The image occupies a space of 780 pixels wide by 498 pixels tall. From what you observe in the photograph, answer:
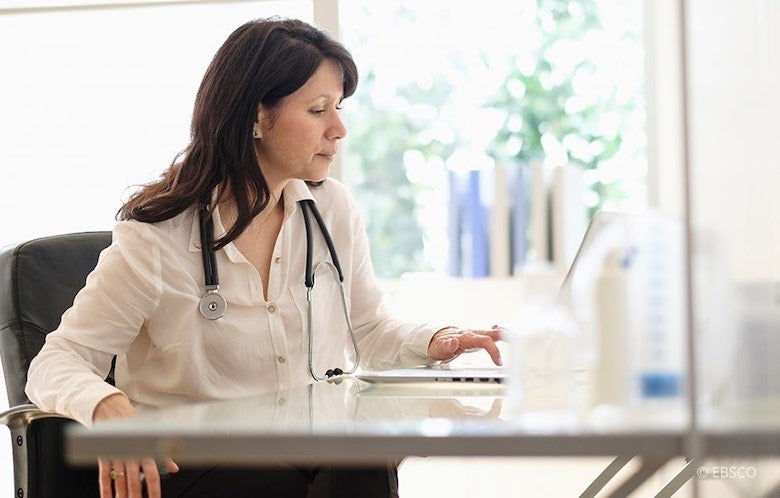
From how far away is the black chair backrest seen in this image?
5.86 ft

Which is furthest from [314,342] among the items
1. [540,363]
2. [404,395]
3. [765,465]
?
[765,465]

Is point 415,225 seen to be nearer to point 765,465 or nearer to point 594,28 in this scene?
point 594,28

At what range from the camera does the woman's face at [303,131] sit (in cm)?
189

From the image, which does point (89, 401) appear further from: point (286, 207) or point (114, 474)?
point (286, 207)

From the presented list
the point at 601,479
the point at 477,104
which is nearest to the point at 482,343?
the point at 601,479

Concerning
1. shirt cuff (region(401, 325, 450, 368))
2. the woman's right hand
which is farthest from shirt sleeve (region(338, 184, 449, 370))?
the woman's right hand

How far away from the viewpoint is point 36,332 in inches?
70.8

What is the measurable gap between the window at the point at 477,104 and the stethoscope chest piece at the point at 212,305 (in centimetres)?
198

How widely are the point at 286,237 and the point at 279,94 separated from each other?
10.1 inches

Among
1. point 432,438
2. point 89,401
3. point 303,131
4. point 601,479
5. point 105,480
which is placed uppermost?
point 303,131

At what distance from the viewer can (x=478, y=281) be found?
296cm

==

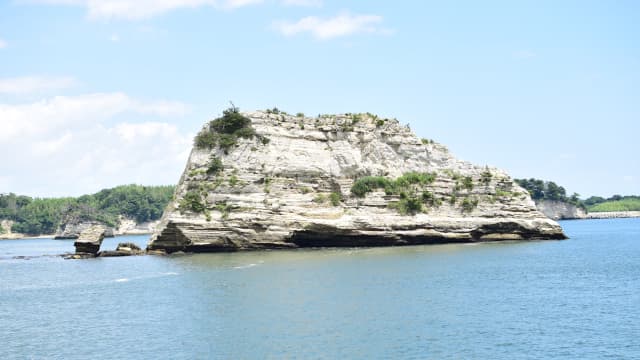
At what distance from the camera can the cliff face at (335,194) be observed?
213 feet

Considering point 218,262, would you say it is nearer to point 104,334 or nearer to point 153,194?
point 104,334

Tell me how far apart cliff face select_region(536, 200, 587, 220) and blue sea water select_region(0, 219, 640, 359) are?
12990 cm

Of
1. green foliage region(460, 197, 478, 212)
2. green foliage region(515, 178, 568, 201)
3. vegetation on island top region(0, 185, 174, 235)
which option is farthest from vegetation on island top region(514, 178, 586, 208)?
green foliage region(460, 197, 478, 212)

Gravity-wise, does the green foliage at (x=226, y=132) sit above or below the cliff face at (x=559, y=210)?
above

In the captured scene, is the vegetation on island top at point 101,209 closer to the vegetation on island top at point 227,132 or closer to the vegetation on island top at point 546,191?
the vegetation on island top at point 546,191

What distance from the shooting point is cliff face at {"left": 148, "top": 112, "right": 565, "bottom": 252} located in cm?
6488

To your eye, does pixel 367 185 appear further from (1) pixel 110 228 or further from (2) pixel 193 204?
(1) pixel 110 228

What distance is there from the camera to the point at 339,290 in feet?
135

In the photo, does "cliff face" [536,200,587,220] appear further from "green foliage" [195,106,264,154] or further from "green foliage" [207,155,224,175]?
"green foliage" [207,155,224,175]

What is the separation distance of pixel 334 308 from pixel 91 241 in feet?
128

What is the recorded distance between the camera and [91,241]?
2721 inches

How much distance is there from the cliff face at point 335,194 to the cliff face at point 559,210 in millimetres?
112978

---

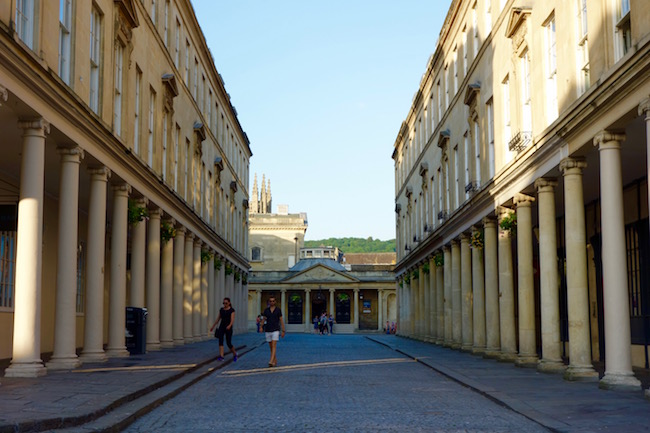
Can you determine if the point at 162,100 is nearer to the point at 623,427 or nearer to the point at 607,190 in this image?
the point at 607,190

■ Instruction: Can you copy the lines of the records word for word, starting at the line that contains "What is the separation" and ending at the line that contains "2721 inches"?

■ Written solution:
What is the separation distance of pixel 334 308 from pixel 91 241 in feet?
128

What is the recorded distance between the camera and [91,241]?
2721 inches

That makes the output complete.